Smokeless tobacco products

The tobacco is not burned with these products -

  • chewing tobacco - It is typically placed between the cheek and gums,
  • snuff - Ground tobacco that can be sniffed if dried or placed between the cheek and gums,
  • dip - Moist snuff that is used like chewing tobacco.
  • snus - A small pouch of moist snuff,
  • dissolvable products (including lozenges, orbs, sticks, and strips) [8].

Electronic cigarettes

  • also called e-cigarettes, electronic nicotine delivery systems, or e-cigs. Electronic cigarettes are battery-operated devices that deliver nicotine and flavourings without burning tobacco. In most e-cigarettes, puffing activates the battery-powered heating device, which vapourises the liquid in the cartridge. The resulting vapour is then inhaled (called 'vaping') [8].

How long do its effects last?

Onset of effects

  • smoked - 5 - 60 seconds [9].

Duration of effects

  • smoked - 10 - 30 minutes [9].


  • smoked - 1 - 3 hours [9].


The nicotine in tobacco works by acting on the nicotinic acetylcholine receptors, specifically in the kidneys (adrenal gland) and CNS. It is thought to enhance the sensitivity of several neurotransmitters including acetylcholine, and possibly dopamine which give the user feelings of relaxation and slight euphoria associated with smoking [3].
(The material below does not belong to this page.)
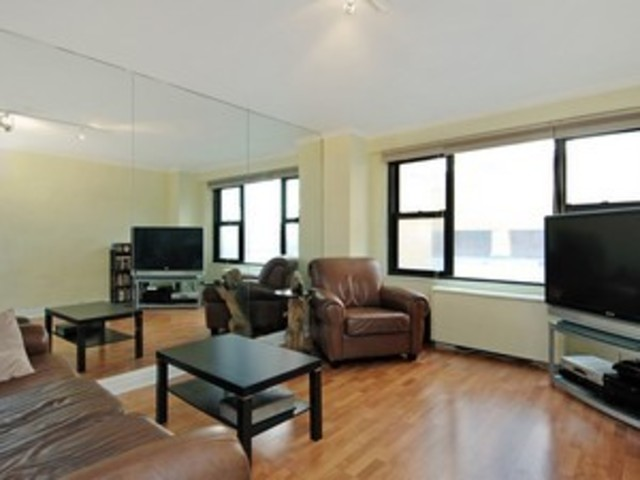 85 Livingston Street, Unit 2C Image #1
Nicotine produces its stimulating effects by agonizing nicotinic acetylcholine receptors, causing the liver to release glucose and the adrenal medulla to release adrenaline.

Once it reaches the brain, nicotine stimulates the release of many neurotransmitters and hormones including acetylcholine, norepinephrine, epinephrine, arginine vasopressin, serotonin, dopamine, and beta-endorphin [10], [11], which are responsible for the majority of its psychoactive effects.

By increasing the level of acetylcholine in the brain, nicotine enhances concentration. Norepinephrine release causes enhanced alertness and arousal. With low doses, nicotine enhances the action of norepinephrine and dopamine, which produces typical psycho- stimulation. Nicotine also has sedative effects as produced by the release of beta-endorphin (which reduces anxiety) and enhances the action of serotonin and opioids (which causes sedation) [9].

How does nicotine work as a drug in the body and brain?

Because of its position in our culture, tobacco and the nicotine it contains is often not considered a mind-altering drug. In fact, nicotine affects the brain in several different ways and changes it over the long-term. Nicotine acts to increase the production of other chemicals in the brain known as neurotransmitters that affect brain function. By causing the release of noradrenaline nicotine acts as a stimulant that produces a slight buzz. It is thought to cause improved focus by increasing acetylcholine, whilst its action in increasing beta-endorphin production relieves anxiety, giving nicotine some calming effects as well as stimulating effects. Nicotine also produces long-term effects on the dopamine system, which is involved in reward, mood and addiction [1].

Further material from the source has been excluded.